For involuntary dispositions, the Income Tax Act lays out rules to determine the timing of the disposition. The property is deemed disposed of on the earliest of the following dates:

  • The day the taxpayer consents to an amount as full compensation for the lost property;
  • The day compensation is finalized by a tribunal or court, if a claim has been made; or
  • Two years after the loss, if no claim is made before a tribunal or court.

These provisions ensure clarity in determining the timing and treatment of involuntary dispositions for tax purposes, particularly regarding stolen cryptocurrency.

Pro tax tips – How Should a Crypto Fraud Victim Handle the Losses?

While claiming business losses would be more beneficial—and most victims aimed to trade while engaging with the fake websites—a significant obstacle is that no real transactions took place on these bogus platforms.

For capital losses due to involuntary disposition, victims must wait two years to claim the losses if no compensation is procured from a third party or tribunal. Consequently, victims of pig butchering or pump-and-dump scams are strongly encouraged to consult an experienced Dallas cryptocurrency tax lawyer to identify the best strategy to reduce their tax liabilities.

FAQ:

What's the Legal Test for Business Losses vs Capital Losses in Crypto Fraud such as Pig Butchering or Pump-and-Dump Scams?
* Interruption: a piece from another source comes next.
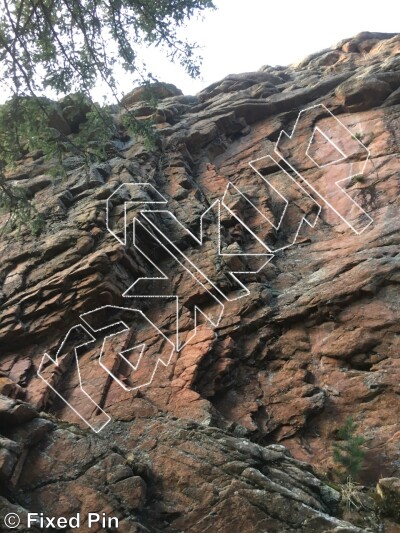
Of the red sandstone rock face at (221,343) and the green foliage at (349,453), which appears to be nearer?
the red sandstone rock face at (221,343)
To ascertain whether a pig butchering scam victim engaged in an adventure in the nature of trade, which could justify a business losses claim, Dallas case law reviews the taxpayer's intention at the time of purchasing cryptocurrency. This intention is evaluated based on several factors:

  • Transaction frequency or volume: Frequent or high-volume trading suggests a business activity.
  • Length of ownership: Short holding periods instinct trading rather than long-term investing.
  • Knowledge of cryptocurrency markets: Advanced insight or expertise supports a business characterization.
  • Relationship to other work: Connections between cryptocurrency dealings and the taxpayer's primary job or business suggest trading motives.
  • Time spent on activities: Extensive time devoted to cryptocurrency dealings suggests a business operation.

These factors collectively assist in determining whether the taxpayer's activities were conducted with the intention of trading, thus qualifying for business loss treatment.

When Can a Taxpayer Claim Capital Losses from an Involuntary Disposition?

A taxpayer can generally claim capital losses from an involuntary disposition on the earliest of the following dates:

  1. The date the taxpayer consents to a full compensation amount for the destroyed or taken property.
  2. The date a tribunal or court settles the compensation amount, if a claim has been made.
  3. Two years after the property was destroyed or taken, if no claim has been filed with a tribunal or court.

Disclaimer: This article merely provides general information. It is only current as of its publication date. It has not been updated and may be out of date. It does not provide legal advice and should not be relied upon. Each tax scenario is unique to its circumstances and will differ from the examples described in the article. If you have specific legal questions, you should seek the advice of a Dallas tax lawyer.